# First In



## Bayonet (Aug 13, 2010)

Just for a quick FYI about the unit I'm writing about here any readers may want to skim through this thread: http://www.heresy-online.net/forums/showthread.php?t=81126 to understand what the 12th Company is.

This is my first attempt at fan fiction so any feedback would be great!

Thanks for reading!
*
First In*

"Fix Bayonets!" - the order came down the line and despite the bark of autogun fire and atleast one Heavy stubber, I could clearly hear Corporal Grimes booming voice. Laying on my front I reached to my back fumbling around in the darkness that was only illuminated by the odd bit of tracer fire or grenade going off in our direction, eventually feeling the reasuring grip of my standard issue Bayonet I tugged it out from it's sheath and with a comforting click slotted it into place under the barrel of my Lasgun.

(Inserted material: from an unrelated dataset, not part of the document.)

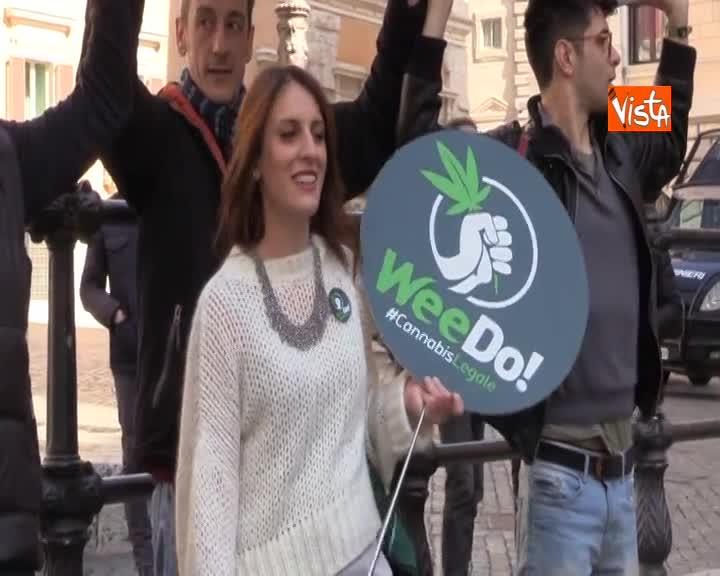 Un enorme spinello a Montecitorio, flash mob Radicali 'Riaccendiamo il dibattito' su legalizzazione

Any moment now First Squad would be in posistion overlooking the agri-complex along with their Heavy Bolter and begin suppressing the traitorous heretics holed up there, then it would fall to Second Squad to get in amongst them. The complex was surrounded by open fields and unluckily for us whatever crops they once held had been put to flame some weeks ago to give the heretics defending this location better fields of fire, not bad for a rag-tag bunch of former PDF, cultists and gangers. We were pinned down in a shallow mud-filled ditch about a hundred meters or so away from the first of three small buildings that made the agri-complex, our ten man squad reduced to nine when our Vox Operator Private Tave took an autogun round to his thigh - it didn't look like much at first but it must have hit an artery because he bled out before we could get him extracted (not that we could get a Medic to us or Tave to a Medic whilst we were pinned in the ditch anyway).

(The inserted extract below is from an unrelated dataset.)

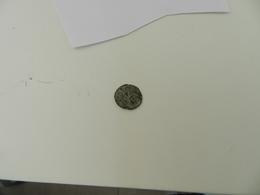 Monnaie Ancienne Ou Jeton   A Identifier - Monedas & Billetes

My comm-bead crackled to life and Corporal Grimes voice came through, we weren't particularly spread out so I can only guess he was tired of trying to be heard over the crack of the heretics weapon fire, "First Squads in posistion, they'll start suppressing the enemy in sixty seconds. As soon as that fire starts hitting the compound we'll break cover and get onto that first building whilst they have their head down. Fireteam Alpha will set our shaped charge on the side of the building facing us whilst Bravo* covers you, as soon as it goes off Alpha will push into the house and clear the house room by room in pairs. Once the first buildings secure we'll begin suppressing the other buildings whilst third Squad moves up from our rear, pushes through us and into the next building along - is everyone clear?" a barrage of acknowledgements filled my ear for a moment before I added my own. As 'luck' would have it Alpha Team was down a man after Tave got smashed so I'd be going in with Corporal Grimes rather than sat outside covering them with Bravo, but atleast it beat sitting in the open with a small bit of earth for protection.

As each man in the Squad began making sure their pouches were secure and they had fresh power packs on their Lasguns, the silohette closest shuffled next to me "Hey, Howe, you better take my grenades. Sounds like you'll need them before I do" - I couldn't tell if Lance Corporal Taylor was being sincere or having a subtle dig at my sudden apparent drop in luck. "Thanks... I think" I replied, "You'll be fine, just put atleast two shots into each of the bastards to make sure they stay down". "Last time I checked we're still Cadians, advice on killing some Heretic scum up is the last thing I need right now" kicking myself as I said it - realising I sounded like some Whiteshield rather than a fully fledged Guardsman with the Cadian 8th, Taylors hard glare told me as much. I sighed "Sorry mate, I'll make sure they stay down", Taylor nodded and passed me a bandolere of Grenades before crawling back to his spot doing a quick final check of his kit.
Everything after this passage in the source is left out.